- _WORK ORDER_
After locating the line that contains "Note: If the" in the records below, write out exactly that line and each line after it through the one that contains "Chemical Burn Hazard.", and nothing else.

- _SOURCE DATA_
........
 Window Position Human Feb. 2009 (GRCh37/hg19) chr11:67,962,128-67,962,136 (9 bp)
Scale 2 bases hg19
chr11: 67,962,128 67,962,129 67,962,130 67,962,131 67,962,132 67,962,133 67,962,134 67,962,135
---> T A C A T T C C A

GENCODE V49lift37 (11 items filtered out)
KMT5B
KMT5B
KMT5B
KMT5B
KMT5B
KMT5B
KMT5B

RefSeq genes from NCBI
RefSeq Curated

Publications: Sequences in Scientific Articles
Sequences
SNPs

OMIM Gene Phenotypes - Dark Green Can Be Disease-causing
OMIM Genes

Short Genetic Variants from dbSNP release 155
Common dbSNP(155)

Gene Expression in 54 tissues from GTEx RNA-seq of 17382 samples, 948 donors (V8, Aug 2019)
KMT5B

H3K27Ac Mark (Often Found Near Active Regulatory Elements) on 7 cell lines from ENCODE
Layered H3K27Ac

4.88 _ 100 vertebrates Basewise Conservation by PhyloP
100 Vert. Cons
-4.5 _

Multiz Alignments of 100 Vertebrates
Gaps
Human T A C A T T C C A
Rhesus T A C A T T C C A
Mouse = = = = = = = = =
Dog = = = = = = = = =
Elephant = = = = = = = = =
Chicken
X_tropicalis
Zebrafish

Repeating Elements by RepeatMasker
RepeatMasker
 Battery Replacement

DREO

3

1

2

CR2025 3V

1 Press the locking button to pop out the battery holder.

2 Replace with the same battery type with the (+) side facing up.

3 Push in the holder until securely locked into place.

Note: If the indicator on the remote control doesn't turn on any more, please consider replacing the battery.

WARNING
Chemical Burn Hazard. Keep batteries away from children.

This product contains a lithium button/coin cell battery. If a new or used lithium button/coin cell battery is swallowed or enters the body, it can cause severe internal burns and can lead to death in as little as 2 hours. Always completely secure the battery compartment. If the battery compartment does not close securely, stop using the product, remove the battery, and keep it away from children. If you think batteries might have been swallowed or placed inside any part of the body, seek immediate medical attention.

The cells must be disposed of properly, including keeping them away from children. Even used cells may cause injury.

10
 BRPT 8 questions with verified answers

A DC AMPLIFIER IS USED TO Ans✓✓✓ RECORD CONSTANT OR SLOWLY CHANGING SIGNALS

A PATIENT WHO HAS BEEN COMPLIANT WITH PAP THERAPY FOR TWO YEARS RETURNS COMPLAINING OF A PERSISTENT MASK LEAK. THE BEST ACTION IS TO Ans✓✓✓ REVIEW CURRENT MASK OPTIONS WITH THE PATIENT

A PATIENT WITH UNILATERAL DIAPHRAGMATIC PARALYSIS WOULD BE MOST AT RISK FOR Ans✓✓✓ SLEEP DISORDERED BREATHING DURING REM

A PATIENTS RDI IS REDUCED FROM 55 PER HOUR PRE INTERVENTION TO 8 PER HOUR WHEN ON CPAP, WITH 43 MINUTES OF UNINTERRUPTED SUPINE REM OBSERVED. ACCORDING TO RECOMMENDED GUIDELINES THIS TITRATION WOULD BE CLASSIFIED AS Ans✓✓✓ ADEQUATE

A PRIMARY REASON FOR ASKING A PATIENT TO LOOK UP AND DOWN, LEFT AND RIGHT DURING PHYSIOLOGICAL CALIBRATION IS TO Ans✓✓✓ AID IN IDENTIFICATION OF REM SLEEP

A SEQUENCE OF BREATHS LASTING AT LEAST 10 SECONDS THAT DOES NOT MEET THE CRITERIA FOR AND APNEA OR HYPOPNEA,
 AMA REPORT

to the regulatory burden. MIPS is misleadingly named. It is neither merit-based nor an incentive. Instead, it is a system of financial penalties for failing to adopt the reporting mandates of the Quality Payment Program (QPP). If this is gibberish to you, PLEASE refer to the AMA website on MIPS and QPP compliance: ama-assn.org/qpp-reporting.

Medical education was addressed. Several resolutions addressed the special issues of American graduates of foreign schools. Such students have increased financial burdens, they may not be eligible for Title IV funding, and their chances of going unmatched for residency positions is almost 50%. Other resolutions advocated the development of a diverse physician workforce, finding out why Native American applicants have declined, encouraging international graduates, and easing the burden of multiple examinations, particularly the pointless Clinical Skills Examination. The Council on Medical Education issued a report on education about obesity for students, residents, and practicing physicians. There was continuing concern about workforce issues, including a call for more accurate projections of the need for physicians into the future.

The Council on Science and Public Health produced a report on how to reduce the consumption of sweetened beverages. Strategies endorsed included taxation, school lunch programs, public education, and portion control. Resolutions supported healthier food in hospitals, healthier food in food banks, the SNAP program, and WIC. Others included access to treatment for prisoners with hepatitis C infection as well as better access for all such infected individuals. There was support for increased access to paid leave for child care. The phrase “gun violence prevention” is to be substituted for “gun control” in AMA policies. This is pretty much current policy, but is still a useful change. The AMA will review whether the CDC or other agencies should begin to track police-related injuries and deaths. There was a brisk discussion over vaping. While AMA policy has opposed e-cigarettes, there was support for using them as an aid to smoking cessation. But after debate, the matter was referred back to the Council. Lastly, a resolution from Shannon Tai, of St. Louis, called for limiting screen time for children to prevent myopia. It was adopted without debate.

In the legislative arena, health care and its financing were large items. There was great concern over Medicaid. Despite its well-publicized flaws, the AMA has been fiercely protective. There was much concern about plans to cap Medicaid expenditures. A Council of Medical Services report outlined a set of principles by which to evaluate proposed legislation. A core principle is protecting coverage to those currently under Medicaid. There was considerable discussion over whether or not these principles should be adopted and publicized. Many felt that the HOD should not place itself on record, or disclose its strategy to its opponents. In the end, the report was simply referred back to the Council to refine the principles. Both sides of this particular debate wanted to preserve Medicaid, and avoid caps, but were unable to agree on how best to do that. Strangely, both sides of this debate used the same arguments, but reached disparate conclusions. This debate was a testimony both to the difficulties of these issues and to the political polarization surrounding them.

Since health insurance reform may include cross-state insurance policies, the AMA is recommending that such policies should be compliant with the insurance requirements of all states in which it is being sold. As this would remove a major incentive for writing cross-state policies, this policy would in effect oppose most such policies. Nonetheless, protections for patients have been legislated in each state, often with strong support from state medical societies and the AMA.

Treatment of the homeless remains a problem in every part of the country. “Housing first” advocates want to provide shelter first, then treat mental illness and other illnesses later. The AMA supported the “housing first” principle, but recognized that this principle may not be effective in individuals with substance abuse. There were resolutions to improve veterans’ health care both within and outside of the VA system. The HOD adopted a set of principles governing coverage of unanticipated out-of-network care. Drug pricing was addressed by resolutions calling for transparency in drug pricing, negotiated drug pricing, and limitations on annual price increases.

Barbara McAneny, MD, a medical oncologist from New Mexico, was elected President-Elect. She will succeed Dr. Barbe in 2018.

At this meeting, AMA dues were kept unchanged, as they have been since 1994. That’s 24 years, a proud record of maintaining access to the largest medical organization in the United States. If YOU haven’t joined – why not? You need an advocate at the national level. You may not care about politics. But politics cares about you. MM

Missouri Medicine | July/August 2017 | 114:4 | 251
........
- _RESPONSE AREA_
Note: If the indicator on the remote control doesn't turn on any more, please consider replacing the battery.

WARNING
Chemical Burn Hazard. Keep batteries away from children.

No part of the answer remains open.